4.4. Small molecular CA IX inhibitors in anticancer therapy There is a major advantage for the use of small molecular CA IX inhibitors in anticancer therapy. As the target enzyme is expressed on the plasma membrane there is no need to penetrate and diffuse into the cell to build up an adequate concentration to be effective, especially as the vasculature in tumours is mostly of poor quality which can affect tumour drug distributions, particularly to CA IX expressing tumour cells that are distal to the vasculature.
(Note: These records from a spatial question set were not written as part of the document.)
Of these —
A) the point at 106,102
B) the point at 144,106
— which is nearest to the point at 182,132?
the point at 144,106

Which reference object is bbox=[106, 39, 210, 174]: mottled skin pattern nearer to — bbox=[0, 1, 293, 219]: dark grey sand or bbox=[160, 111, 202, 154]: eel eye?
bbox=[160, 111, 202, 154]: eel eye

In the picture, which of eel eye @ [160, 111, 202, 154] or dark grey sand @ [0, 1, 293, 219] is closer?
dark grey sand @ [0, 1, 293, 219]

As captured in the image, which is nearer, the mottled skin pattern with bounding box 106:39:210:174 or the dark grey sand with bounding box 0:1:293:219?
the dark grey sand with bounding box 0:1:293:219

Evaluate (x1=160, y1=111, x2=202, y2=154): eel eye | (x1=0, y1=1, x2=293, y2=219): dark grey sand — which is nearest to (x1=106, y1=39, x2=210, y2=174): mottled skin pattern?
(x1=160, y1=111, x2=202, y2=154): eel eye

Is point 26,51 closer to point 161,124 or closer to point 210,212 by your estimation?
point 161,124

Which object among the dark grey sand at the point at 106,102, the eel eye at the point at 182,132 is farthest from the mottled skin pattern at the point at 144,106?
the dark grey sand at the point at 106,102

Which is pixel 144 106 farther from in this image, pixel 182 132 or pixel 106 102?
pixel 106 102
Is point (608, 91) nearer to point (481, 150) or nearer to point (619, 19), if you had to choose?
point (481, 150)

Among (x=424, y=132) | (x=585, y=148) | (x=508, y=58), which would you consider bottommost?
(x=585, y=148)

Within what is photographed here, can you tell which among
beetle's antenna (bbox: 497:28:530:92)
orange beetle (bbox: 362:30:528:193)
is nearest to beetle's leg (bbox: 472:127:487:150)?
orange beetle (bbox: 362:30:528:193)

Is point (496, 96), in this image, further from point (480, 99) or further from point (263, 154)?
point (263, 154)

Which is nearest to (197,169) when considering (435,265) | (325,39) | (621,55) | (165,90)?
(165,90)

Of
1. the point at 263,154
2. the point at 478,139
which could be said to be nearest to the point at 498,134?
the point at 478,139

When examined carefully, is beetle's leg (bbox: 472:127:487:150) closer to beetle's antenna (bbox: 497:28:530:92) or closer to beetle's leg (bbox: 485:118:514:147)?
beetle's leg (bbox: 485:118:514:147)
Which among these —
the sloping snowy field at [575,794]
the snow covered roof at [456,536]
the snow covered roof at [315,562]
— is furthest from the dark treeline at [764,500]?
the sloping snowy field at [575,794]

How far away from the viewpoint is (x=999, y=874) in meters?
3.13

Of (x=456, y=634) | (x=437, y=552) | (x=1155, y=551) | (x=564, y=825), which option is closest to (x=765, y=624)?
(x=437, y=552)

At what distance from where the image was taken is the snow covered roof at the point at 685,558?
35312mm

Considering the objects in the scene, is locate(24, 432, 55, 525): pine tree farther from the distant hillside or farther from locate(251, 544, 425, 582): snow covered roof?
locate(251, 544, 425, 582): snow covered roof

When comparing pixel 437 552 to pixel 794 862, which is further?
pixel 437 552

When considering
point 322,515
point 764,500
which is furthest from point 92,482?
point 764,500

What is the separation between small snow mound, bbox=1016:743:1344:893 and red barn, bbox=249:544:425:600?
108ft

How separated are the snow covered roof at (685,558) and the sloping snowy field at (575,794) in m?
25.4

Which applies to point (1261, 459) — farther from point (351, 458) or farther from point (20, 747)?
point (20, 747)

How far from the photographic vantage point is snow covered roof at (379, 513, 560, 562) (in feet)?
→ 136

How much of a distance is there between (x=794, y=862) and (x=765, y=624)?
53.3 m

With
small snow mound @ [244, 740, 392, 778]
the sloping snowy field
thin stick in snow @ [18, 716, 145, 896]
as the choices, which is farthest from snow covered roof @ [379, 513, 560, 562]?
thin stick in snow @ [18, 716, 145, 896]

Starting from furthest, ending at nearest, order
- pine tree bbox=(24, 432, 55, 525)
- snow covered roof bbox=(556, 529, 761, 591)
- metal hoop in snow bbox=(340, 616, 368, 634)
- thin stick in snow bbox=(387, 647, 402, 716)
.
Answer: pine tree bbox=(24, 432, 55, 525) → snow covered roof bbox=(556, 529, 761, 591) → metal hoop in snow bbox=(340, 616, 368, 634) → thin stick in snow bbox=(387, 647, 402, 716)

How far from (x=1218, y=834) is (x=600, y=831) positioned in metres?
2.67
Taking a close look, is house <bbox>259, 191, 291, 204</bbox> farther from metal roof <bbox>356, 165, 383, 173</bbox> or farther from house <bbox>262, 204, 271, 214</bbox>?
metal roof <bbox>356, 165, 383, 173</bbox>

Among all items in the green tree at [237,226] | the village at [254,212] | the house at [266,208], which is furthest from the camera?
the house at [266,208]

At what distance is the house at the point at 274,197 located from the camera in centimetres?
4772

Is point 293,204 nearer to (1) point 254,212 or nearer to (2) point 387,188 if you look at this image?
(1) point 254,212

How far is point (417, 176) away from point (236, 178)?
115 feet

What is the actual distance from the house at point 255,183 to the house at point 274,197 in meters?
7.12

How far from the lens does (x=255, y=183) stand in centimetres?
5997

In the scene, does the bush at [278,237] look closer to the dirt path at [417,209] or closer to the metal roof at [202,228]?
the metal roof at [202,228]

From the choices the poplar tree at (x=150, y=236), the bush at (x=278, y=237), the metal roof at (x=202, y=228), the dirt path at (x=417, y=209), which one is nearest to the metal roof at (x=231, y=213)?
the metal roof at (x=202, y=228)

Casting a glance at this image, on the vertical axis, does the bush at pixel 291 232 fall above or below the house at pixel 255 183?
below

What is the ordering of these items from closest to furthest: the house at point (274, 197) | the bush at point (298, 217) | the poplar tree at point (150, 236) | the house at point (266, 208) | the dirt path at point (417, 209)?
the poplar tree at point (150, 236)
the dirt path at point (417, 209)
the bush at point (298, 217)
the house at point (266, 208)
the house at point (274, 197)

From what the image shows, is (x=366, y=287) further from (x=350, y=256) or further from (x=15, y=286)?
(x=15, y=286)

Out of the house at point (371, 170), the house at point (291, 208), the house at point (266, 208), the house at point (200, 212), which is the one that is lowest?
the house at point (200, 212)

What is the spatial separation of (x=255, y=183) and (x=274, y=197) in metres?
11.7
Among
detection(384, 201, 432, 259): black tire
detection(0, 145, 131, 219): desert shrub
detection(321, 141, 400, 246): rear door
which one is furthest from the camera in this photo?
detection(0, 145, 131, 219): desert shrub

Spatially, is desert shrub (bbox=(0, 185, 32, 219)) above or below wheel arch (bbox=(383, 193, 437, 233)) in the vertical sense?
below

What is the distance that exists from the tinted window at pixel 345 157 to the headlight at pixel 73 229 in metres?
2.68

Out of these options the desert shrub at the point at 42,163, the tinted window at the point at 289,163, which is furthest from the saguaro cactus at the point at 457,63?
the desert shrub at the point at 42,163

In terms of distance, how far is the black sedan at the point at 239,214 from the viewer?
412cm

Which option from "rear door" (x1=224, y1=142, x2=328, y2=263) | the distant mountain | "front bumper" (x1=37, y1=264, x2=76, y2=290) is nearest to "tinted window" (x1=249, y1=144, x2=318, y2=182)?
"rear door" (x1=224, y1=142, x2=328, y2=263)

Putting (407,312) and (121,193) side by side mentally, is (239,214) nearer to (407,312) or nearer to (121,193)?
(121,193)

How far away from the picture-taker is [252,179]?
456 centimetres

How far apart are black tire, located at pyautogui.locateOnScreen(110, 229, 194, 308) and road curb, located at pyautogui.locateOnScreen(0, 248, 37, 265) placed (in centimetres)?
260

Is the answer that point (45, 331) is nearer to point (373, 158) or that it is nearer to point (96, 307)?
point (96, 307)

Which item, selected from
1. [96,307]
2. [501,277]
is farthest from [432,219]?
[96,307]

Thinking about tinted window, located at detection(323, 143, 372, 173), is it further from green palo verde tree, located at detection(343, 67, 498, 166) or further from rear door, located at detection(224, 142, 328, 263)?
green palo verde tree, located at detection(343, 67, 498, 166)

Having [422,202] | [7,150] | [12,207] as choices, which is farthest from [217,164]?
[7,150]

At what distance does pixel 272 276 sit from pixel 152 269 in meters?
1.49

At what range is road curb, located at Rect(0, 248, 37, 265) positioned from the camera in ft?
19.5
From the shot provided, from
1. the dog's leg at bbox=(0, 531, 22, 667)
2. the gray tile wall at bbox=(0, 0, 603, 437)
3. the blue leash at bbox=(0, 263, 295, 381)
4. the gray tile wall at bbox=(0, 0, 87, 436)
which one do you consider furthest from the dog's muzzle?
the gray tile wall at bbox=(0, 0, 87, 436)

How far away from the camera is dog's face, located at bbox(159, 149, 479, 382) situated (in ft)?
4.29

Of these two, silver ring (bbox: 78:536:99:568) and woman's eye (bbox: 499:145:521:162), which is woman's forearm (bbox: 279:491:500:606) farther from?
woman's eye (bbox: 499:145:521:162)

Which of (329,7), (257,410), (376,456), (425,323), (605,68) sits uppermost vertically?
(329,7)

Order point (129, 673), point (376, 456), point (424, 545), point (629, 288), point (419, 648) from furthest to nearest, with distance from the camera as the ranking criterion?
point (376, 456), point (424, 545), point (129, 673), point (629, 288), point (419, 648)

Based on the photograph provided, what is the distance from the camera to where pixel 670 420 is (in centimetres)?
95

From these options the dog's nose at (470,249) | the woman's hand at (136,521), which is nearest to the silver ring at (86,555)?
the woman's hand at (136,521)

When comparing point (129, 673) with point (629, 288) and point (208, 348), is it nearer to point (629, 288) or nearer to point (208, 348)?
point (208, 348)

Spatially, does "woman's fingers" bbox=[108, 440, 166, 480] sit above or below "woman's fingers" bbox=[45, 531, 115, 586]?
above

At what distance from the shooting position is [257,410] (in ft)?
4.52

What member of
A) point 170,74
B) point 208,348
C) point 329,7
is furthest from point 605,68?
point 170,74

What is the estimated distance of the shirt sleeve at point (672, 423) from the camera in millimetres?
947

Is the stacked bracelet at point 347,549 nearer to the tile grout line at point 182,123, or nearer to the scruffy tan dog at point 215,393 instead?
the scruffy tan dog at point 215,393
The carbonic anhydrase inhibitors that have been developed can be grouped into four main classes, that is, sulfonamides, sulfamates, sulfamides and coumarins.84 As the synthesis of CA inhibitors specifically targeting the tumour-specific CA isoforms (i.e., CA IX and CA XII) has improved more studies have reported finding a pivotal role for CA IX in metastatic dissemination. Small molecular inhibitors belonging to the sulfonamide72,85 and sulfamate86–88 classes of CA inhibitors have a high selectivity at nanomolar (nM) level for CA IX and CA XII and have a low toxicity in mice. Experiments with CA IX selective inhibitors ureidosulfonamide 25 and 104 and glycosyl coumarins 204 and 205 showed that these are targeting breast cancer metastasis in mice improving metastasis-free survival.72,85 Recently, we presented evidence that sulfamates can inhibit metastasis formation.86 From a panel of 11 sulfamate CA IX inhibitors 3 showed inhibition of cell migration and spreading of hypoxic tumour cells in a dose-dependent manner. One of them, S4 (Fig. 2), was taken forward into in vivo tests using a breast cancer model for spontaneous metastatic dissemination. Mice were given a 10 mg of S4 per kg body

weight (10 mg/kg) maintenance dosage, daily on a ‘5 days on, 2 days off’ regimen which reduced metastatic tumour burden in the lung while not affecting primary tumour growth or mouse condition.86 In summary, the majority of reports on CA IX in metastatic disease based on biopsy material and clinicopathological data are consistent with the idea that CA IX expression in tumours is a sign of poorer prognosis (Fig. 3). Preclinical studies in various hypoxic tumour cell lines show that CA IX expression is a pivotal inducer of a more migratory and invasive phenotype. In support of this in vivo xenograft models of breast cancer metastasis indicated a role for CA IX in tumour growth and metastasis formation. CA IX-based therapy has advanced in clinical trials in some instances as in the treatment of renal cell carcinoma. Clinical trials have yet to reveal whether CA IX-based anticancer therapy will be similar effective in other types of cancer. 5. Notes The authors declare the following competing financial interest(s): Professor Williams is author of a patent (Carbonic Anhydrase Inhibitors, PCT/EP2011/052156). Acknowledgments We thank the European Commission for financial supporting the research of the Hypoxia and Therapeutics Group (EU FP7 Metoxia, Grant Agreement No. 222741).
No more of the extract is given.